AIM - Can you sum up the interview in two sentences?

TEXT -
........

Yeah, so I went back to play the original vinyl. I got into that really obsessive rock journalist mode listening to hear discrepancies between one and the other. And it does feel obsessive. It wains a bit but for most at a younger age than me. I'm trying to do a Benjamin Buttons when it comes to my life. Becoming the music artist at a time when most people are probably not becoming a music artist.
Let's talk about the album then. All that time with Mr Cohen must make you think very carefully about any lyric you might put into the public domain. Have these song been around for a little while?
The oldest one is from 2007 and that's You Are In My Arms, the one that sounds slightly Hawaiian with a sort of beachside but sad feel to it. A sweet whimsical feel.
The newest was written about two months before I went into the studio and that was Life Goes Bad When Love Goes Wrong.
They all have long titles or slight melancholy and wistfulness, the feeling of something lost and gone.
So they just date from when I got my ukulele which was 2006 and the next year I was writing songs on it.
And refining lyrics then?
I think when you are a music journalist or writing books, it's very easy to separate things and put barriers between you and people. It's the only way to exist. When I was doing the Leonard Cohen book, that was my entire life.

........

SOURCE MATERIAL -
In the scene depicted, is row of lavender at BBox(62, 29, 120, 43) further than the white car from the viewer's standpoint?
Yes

........

TASK RESPONSE - The speaker went back to the original vinyl, listened obsessively for discrepancies in rock journalist mode, and is becoming a music artist at an age when most people are not. The album's songs go back to the ukulele the speaker got in 2006, running from You Are In My Arms, written in 2007, to Life Goes Bad When Love Goes Wrong, written about two months before the studio, and they share a melancholy, wistful feeling of something lost and gone.